I’m the seventh stop in a book blog tour for Trading Places: The Best Move You’ll Ever Make in Your Marriage by Drs. Les and Leslie Parrott. If you’re interested, you can find the other stops here.
Here’s the Parrotts official bio:

Drs. Les and Leslie Parrott are founders of www.RealRelationships.com and the Center for Relationship Development at Seattle Pacific University. Their bestselling books include Love Talk, Your Time Starved Marriage, and the award-winning Saving Your Marriage Before It Starts. Their work has been featured in the New York Times and USA Today and they have appeared on CNN, Good Morning America, and Oprah.

They are well known for their excellent work on marriages, as scholars and especially as people committed to helping others. Trading Places falls into the later category.
So, with no further ado, here are my question for the Parrotts and their answer:
Question from Mark for Drs. Les & Leslie Parrott
Les and Leslie:
First, thanks for stopping by my blog on your blog tour. It’s a pleasure to have you here.
Second, thanks for your consistently excellent efforts to strengthen marriages. Your books, conferences, and other resources have helped literally millions of spouses to have healthier and happier marriages.
Third, thanks for writing Trading Places. This is a fine book: focused, readable, engaging, relevant. In reading Trading Places as a part of my preparation for your blog tour, I was challenged personally as a husband. (I say this as a dyed-in-the-wool Analyzer who has to work hard at the feeling part of empathy.)
Okay, now my question: You make a solid case for the importance of empathy in marriage. I’m convinced. So, why do you think so many marriages lack empathy? If it’s so important, and if the fruits of empathy are so delightful, why do husbands and wives struggle with this stuff?

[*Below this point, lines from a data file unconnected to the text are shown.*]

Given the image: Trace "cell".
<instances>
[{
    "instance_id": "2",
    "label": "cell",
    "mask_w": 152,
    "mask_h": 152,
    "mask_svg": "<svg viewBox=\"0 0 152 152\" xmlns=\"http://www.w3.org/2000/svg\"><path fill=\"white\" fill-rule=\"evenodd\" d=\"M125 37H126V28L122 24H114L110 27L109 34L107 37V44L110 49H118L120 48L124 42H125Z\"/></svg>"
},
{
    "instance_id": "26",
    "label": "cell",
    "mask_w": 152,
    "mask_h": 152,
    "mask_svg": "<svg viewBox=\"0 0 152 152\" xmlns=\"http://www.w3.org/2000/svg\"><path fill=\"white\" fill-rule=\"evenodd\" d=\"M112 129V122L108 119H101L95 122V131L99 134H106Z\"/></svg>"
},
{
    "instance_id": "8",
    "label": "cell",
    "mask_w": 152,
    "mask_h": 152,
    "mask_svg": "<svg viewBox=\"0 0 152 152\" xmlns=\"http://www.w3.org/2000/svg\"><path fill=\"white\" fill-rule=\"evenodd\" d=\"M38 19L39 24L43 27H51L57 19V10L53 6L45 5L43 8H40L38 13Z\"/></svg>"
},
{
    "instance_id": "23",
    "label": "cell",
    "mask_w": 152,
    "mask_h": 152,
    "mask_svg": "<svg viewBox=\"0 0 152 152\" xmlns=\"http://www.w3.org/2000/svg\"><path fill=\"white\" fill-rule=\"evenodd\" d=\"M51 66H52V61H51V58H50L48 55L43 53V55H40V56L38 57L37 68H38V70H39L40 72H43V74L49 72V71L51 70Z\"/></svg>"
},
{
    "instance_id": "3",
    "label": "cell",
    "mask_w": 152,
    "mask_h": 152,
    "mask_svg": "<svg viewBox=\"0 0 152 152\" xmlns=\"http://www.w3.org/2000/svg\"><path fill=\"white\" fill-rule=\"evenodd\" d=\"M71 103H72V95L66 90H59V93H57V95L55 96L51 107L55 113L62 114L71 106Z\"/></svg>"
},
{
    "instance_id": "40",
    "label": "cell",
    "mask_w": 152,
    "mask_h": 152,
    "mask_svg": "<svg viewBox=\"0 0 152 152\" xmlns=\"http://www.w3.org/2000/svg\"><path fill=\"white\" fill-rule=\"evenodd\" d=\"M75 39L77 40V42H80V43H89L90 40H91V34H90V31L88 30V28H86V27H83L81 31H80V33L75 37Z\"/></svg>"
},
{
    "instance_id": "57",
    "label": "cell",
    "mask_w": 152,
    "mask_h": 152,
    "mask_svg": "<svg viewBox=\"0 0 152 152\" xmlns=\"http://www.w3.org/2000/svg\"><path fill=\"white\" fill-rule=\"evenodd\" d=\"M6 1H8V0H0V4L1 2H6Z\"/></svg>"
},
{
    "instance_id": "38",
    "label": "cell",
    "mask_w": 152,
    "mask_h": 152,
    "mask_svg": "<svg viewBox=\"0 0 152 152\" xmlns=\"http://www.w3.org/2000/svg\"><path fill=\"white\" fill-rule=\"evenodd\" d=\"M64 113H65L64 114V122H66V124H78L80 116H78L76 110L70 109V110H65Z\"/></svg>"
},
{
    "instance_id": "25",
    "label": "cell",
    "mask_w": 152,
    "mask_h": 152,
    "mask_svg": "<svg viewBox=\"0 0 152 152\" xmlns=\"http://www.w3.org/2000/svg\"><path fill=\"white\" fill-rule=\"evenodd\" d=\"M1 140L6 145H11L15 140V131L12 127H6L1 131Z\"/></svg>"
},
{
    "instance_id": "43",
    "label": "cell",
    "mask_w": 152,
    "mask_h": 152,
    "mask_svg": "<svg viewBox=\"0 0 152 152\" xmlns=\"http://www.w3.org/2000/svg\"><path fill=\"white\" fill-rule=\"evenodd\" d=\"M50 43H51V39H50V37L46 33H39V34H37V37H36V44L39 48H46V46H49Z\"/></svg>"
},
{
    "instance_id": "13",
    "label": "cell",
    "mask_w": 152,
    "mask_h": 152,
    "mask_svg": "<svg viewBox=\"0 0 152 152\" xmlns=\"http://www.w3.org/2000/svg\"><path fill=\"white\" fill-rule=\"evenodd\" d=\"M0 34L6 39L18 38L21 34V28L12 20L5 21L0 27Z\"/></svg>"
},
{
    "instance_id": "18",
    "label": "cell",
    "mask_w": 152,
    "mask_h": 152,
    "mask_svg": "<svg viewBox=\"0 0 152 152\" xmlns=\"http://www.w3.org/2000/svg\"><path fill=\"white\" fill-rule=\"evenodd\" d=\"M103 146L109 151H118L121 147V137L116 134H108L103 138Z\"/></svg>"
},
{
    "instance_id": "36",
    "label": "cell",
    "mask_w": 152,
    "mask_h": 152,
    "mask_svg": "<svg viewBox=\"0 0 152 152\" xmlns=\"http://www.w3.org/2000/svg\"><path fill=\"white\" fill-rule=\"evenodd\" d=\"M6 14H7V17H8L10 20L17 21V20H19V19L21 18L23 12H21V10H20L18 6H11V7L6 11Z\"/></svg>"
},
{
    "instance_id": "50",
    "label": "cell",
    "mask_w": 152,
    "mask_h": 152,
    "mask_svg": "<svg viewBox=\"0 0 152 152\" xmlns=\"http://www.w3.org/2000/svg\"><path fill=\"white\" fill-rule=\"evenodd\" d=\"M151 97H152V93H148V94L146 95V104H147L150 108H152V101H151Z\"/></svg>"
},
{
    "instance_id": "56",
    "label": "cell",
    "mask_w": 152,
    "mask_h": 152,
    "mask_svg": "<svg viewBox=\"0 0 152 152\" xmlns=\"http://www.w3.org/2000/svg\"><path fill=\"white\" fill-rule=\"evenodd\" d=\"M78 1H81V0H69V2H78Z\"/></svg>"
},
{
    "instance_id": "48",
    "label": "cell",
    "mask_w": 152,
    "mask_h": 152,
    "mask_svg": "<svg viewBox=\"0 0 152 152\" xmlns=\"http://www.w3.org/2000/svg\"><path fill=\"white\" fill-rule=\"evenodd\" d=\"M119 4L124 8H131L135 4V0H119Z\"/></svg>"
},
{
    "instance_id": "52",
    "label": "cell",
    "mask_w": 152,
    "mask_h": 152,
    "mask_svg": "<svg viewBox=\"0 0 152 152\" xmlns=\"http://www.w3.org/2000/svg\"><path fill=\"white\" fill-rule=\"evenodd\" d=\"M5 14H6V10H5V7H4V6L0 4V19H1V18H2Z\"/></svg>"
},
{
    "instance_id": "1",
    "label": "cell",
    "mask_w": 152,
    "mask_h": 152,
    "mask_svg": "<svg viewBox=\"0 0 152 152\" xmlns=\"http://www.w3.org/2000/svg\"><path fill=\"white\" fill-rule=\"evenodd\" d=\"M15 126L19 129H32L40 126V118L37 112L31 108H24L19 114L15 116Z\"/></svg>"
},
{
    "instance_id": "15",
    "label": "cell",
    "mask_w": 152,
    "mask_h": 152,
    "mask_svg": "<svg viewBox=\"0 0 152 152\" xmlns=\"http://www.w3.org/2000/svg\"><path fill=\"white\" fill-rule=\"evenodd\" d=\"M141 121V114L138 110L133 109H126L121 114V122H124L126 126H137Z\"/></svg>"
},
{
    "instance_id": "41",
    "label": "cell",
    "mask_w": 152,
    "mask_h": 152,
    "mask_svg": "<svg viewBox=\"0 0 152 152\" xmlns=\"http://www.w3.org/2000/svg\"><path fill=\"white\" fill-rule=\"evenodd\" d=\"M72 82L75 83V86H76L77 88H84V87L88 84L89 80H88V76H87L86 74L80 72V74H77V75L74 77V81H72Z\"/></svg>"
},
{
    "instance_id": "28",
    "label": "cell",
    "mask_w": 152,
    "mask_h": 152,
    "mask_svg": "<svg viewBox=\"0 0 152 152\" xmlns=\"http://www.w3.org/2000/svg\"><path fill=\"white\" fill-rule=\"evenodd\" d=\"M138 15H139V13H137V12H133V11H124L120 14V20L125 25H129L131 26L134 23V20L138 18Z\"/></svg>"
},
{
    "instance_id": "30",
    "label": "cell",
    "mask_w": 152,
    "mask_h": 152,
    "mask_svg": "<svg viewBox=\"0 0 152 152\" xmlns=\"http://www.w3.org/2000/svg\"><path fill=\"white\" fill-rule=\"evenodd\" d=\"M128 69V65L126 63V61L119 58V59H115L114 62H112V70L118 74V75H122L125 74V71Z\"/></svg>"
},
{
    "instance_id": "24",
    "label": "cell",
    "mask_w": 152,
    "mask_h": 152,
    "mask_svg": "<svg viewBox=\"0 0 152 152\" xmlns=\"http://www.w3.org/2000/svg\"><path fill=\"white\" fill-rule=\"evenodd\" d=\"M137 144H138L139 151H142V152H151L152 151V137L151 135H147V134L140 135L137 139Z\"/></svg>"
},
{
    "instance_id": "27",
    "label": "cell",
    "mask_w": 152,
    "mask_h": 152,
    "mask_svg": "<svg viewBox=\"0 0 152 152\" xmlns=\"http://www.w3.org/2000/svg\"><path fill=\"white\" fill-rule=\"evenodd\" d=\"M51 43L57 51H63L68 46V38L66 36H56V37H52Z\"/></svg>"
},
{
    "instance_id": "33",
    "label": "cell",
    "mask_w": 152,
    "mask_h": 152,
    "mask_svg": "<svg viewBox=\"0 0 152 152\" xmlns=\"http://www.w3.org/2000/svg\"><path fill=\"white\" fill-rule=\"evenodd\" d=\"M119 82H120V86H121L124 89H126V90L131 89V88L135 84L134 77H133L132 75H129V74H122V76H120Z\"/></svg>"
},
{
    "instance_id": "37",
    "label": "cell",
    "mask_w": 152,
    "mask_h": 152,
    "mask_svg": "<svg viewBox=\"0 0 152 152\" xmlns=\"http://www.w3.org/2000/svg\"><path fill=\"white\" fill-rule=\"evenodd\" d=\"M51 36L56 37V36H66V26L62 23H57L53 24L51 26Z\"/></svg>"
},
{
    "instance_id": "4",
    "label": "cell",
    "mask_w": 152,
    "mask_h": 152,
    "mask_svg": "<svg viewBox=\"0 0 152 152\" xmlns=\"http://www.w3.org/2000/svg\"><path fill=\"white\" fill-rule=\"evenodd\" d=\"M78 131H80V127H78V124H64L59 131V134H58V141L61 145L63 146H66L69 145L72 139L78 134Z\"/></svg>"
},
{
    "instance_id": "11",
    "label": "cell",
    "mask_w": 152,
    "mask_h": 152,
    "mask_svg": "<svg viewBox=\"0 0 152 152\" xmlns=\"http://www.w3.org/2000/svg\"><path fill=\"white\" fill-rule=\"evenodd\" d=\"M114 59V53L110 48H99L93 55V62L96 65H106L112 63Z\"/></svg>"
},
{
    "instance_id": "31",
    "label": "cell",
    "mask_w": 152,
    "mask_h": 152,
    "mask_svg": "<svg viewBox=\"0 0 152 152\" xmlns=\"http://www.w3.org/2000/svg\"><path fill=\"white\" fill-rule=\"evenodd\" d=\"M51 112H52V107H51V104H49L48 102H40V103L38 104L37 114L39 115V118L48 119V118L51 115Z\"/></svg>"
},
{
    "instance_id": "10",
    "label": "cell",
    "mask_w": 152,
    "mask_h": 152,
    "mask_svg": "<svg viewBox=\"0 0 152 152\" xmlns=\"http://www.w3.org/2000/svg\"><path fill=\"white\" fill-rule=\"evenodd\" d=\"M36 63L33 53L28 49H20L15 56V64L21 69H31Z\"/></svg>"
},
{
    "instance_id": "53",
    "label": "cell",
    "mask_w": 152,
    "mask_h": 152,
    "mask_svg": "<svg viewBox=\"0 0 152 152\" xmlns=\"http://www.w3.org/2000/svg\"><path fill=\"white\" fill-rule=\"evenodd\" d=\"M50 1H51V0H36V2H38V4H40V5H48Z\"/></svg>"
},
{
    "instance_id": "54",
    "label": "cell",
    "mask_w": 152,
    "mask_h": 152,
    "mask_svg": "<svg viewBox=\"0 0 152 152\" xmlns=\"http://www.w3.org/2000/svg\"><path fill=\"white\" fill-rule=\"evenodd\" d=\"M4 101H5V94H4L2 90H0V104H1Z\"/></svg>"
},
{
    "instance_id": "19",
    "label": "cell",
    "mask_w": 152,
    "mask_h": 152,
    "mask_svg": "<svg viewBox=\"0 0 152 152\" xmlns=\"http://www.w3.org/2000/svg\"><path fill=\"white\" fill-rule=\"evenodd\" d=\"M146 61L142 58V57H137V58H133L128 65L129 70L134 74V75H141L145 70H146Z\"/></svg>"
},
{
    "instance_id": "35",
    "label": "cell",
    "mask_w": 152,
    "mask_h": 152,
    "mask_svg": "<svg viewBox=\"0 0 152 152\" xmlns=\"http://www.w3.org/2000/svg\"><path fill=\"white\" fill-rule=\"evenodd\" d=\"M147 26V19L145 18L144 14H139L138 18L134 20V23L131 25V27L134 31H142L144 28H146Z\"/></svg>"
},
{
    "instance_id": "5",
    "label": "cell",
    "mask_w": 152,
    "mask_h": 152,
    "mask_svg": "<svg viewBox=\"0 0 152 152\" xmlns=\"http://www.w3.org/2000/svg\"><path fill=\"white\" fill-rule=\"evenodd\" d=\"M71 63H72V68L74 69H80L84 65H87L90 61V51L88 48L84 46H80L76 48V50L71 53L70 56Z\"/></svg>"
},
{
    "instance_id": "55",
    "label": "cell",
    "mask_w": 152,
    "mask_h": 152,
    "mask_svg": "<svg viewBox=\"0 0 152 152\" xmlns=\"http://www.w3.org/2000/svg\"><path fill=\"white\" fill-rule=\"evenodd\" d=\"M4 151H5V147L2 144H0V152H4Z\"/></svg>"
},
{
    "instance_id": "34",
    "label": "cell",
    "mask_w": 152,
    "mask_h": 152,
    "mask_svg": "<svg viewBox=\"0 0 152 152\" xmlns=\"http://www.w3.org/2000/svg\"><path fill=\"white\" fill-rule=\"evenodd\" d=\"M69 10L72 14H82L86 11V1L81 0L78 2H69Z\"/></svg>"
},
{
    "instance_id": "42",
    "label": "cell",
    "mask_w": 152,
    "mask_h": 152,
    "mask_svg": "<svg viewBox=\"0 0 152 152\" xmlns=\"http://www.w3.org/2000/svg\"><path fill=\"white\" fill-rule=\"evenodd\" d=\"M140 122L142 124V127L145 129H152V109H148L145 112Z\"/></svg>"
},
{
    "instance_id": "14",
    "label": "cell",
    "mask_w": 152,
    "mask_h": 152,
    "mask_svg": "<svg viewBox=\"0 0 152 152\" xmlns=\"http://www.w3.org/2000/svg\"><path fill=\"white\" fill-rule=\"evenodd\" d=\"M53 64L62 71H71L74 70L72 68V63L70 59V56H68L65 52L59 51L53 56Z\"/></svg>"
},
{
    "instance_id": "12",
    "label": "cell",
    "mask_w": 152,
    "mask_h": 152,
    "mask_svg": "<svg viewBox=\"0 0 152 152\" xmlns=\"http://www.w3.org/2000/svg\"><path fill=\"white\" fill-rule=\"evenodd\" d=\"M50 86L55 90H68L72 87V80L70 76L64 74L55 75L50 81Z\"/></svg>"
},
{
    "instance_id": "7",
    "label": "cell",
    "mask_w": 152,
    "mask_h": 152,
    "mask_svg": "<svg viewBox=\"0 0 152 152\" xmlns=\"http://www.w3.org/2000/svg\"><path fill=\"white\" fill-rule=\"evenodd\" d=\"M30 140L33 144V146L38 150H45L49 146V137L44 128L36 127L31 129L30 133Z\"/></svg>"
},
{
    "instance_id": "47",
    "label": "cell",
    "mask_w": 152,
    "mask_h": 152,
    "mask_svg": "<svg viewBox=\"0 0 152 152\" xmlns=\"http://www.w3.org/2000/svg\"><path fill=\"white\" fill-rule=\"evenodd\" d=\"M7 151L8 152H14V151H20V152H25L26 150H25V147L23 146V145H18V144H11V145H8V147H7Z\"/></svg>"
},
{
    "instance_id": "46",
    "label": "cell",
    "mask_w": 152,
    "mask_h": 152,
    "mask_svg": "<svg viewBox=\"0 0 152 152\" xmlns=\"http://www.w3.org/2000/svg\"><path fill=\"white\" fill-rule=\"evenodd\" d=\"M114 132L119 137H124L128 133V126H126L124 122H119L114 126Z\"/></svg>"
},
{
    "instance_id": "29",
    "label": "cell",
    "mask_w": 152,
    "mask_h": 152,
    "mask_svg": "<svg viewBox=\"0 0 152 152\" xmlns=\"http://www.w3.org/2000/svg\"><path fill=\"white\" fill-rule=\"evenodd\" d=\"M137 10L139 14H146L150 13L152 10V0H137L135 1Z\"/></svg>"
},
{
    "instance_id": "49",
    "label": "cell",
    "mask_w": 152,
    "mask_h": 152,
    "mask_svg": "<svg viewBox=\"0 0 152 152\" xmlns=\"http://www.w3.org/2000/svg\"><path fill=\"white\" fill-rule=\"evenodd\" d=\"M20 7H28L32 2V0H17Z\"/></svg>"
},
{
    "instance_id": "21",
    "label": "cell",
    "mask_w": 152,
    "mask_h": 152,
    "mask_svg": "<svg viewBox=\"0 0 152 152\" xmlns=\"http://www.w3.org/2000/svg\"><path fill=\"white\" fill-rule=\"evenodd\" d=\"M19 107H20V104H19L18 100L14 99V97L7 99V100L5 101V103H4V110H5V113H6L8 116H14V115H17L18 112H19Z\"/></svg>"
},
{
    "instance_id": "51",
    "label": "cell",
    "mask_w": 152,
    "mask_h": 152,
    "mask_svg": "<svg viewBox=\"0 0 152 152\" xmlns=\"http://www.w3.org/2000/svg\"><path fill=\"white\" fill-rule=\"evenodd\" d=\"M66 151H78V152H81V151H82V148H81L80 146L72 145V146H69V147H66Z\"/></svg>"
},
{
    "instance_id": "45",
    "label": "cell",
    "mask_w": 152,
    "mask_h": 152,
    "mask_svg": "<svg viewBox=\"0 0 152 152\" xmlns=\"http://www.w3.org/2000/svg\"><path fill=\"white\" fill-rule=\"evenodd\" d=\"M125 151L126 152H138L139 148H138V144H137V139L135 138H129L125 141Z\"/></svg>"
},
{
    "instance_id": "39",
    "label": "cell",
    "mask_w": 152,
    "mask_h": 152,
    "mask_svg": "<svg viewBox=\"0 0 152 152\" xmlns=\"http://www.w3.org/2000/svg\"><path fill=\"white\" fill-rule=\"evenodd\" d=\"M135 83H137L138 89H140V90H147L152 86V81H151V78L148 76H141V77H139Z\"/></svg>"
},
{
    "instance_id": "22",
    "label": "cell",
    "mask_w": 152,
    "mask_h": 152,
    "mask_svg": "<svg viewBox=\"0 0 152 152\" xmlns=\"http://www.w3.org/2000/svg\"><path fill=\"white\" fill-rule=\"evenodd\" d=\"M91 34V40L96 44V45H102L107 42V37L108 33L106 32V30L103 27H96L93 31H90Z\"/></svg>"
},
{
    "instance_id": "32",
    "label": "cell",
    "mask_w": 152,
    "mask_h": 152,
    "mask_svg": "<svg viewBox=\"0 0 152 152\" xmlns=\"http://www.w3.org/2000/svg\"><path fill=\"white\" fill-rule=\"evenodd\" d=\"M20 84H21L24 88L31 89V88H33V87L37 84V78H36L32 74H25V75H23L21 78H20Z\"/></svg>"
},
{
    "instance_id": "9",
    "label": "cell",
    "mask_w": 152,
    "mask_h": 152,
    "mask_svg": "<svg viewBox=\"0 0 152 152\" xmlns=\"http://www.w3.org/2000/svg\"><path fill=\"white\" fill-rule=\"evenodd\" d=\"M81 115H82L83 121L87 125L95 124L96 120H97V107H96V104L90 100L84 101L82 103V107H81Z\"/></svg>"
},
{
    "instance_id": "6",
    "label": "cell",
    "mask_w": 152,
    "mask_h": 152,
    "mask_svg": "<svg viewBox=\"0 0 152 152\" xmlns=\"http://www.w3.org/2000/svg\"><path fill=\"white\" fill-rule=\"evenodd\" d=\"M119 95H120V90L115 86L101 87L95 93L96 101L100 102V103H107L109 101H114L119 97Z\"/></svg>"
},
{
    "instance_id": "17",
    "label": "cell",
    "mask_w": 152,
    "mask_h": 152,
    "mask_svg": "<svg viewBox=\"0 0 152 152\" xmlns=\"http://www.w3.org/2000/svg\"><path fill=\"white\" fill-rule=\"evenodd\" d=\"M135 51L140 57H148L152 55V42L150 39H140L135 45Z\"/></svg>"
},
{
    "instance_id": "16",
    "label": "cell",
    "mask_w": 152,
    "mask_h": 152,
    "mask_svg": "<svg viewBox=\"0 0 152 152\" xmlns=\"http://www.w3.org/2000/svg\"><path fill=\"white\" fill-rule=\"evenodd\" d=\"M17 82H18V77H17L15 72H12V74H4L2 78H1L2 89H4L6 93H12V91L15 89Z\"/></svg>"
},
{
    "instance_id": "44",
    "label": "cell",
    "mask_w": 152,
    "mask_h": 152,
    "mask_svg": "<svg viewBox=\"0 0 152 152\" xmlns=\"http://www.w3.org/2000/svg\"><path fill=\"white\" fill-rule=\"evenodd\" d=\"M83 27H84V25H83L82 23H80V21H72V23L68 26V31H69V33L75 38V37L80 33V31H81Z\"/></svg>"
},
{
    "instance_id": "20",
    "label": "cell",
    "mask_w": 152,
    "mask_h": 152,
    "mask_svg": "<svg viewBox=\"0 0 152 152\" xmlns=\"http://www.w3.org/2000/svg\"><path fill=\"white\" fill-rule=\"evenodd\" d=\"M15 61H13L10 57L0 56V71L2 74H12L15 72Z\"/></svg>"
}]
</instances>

Thanks for taking time to respond to this question.
Answer from Drs. Les & Leslie Parrott
We’re glad we’ve convinced you to practice more empathy!  That’s terrific.  And we’re so glad you like the book.  You’ve posed a good question.
We’ve often felt that if we could give a couple about to be married anything in the world, we’d give them a box of empathy.  Can you imagine who nice it would be if this quality would be that simple to instill?  Of course, it’s not that easy.  And that’s precisely why empathy, or “trading places,” is lacking in so many marriage – it takes intentional effort.
Many of us think we’re already empathizing with our spouse.  We think we accurately understand his or her circumstances.  We believe that we have feelings that are in tune with his or her emotional world.  But truth be told, we’re often missing the mark.  We make assumptions about our spouse’s circumstances and experiences that are simply not accurate.  So, even if we are well intended when it comes to empathy, we too often miss the mark because we lack the skills.  Of course, that’s why we wrote the book … to hand off these skills in a way that you can put into practice.
But there’s another reason that so many couples don’t take advantage of empathy in their relationship – and it’s a selfish one.  We mistakenly believe that if we empathize, if we try to see the world from our partner’s perspective, that we will be setting out own needs aside.  We erroneously believe that our own needs will not get met.  But nothing is farther from the truth.  Empathy, in fact, is the quickest way to get your own needs met.  Why?  Because once your partner senses your empathic investment in him or her, the act is contageous.  He or she is soon beginning to empathize with you.  Empathy begets empathy.  And that’s precisely why we believe that “trading places” is the most rewarding skill you’ll ever practice in your marriage.

Response from Mark
Thanks, Les and Leslie, for this thoughtful and helpful response.
Speaking as a husband and a pastor, you answer hits the spot. It’s easy for folks, including me, to assume that we’re empathizing with our spouse, when in fact we are not giving the “intentional effort” required. I know I can simply take it for granted that I’m in touch with my wife’s feelings, when in fact I’m simply wrapped up in myself.
One of the things I appreciate about Trading Places is its focus. Often books on marriage offer too much advice for me to take in and act upon. I can feel overwhelmed. Trading Places, by focusing on empathy, encourages me to grow in this crucial characteristic of marriage, without feeling like I have to get it all right.
Final Word for My Readers
If you’re married, Trading Places will help you have a better marriage now. If you’re on the way to marriage, buy Trading Places and get a head start on empathy.